Guidelines for the child care relief program were established in October, and staff has selected the United Way for Greater Austin to administer the child care grants. That funding is coming from Austin's share of the federal CARES Act, and United Way is expected to begin accepting applications within the next two to three weeks.

In addition to the SAVES funds, businesses may also be eligible for local relief through property tax abatements, as Council is slated to approve modifications to its existing Chapter 380 agreement program (a reference to the state tax code), typically used for economic development incentives. Under the temporary program changes, commercial property owners will be offered tax reimbursements in exchange for renegotiating long-term lease agreements with their tenants.

Under this Recovery Lease Incentives Program, property owners would need to offer at least a 50% reduction in rent for a minimum lease agreement of 14 months; in exchange, the city will reimburse their city property tax payment in full. For every additional 10% by which a property owner reduces rent payments, the duration of the 100% abatement will increase by two months, so a 100% reduction in rent would rebate two years of city taxes to the landlord at the end of the revised lease. Tenants need to demonstrate that they have suffered an annual revenue loss of at least 25%, are headquartered in Austin, and employ no more than 75 full-time workers.

Elsewhere on the agenda, Council will approve a resolution declaring official support of House Bill 84, filed by state Rep.

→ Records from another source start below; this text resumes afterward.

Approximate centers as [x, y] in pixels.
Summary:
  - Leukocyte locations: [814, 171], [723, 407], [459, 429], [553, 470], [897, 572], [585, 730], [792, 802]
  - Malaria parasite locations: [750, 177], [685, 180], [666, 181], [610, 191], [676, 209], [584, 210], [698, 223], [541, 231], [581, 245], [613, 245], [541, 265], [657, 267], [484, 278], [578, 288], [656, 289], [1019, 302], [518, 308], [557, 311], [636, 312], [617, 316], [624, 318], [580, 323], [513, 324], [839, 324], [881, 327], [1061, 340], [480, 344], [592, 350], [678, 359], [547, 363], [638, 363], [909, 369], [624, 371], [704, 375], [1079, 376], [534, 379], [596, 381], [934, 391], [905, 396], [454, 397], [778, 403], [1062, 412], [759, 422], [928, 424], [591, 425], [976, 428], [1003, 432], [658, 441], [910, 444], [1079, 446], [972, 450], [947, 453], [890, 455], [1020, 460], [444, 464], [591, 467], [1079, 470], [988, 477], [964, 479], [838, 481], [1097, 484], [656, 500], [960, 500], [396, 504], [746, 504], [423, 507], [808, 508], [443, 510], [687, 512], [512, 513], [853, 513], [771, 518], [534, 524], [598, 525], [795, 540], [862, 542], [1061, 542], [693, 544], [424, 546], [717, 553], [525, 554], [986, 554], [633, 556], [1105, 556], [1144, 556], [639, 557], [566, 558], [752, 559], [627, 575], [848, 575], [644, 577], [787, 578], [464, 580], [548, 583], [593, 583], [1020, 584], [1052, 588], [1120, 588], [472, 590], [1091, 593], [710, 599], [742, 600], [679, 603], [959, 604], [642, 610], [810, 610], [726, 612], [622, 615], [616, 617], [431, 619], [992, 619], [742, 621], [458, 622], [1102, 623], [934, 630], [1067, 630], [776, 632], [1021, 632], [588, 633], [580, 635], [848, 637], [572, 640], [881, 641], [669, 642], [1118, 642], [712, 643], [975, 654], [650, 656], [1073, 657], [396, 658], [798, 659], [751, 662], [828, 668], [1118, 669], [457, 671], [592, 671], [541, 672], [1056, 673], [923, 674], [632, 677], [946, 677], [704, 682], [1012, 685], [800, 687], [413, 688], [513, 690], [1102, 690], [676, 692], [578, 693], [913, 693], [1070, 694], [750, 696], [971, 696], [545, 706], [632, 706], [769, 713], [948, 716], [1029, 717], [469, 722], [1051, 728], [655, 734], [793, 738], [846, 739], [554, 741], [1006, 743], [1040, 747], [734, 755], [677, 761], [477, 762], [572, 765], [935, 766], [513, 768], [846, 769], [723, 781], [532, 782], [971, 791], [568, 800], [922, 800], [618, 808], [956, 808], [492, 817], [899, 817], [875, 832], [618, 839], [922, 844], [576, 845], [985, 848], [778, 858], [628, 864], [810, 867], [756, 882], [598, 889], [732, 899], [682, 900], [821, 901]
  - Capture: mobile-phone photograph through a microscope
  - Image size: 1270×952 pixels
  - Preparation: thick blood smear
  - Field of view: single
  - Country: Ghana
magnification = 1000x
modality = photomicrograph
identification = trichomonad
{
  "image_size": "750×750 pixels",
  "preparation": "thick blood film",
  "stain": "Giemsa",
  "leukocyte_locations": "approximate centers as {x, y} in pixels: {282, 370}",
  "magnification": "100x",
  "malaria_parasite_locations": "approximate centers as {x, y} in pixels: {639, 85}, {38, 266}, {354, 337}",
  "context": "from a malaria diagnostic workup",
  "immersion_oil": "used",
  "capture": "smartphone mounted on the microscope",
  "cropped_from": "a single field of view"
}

Gina Hinojosa, D-Austin, for the upcoming 87th Texas Legislature, that seeks to overturn a statewide ban on inclusionary zoning. The resolution, and Hinojosa's bill, are mostly symbolic; there is little chance the GOP-controlled state government would let cities require developers to include income-­restricted housing in their projects. But the ban on inclusionary zoning – a common tool in other states – is often cited as a major hindrance to building new affordable housing in Texas cities, and Council has consistently supported overturning it.

Staff has withdrawn an item that would have relocated the Downtown Austin Com­munity Court to a site on Second Street in East Austin. The move was opposed by Council Member Pio Renteria and state Rep. Eddie Rodri­guez, whose districts include the area, in response to pressure from neighbors. Staff will instead look for an alternative site for the DACC, which provides services to people experiencing homelessness and has been looking for a new permanent home since 2013; it currently operates temporarily at the Terrazas Branch Library.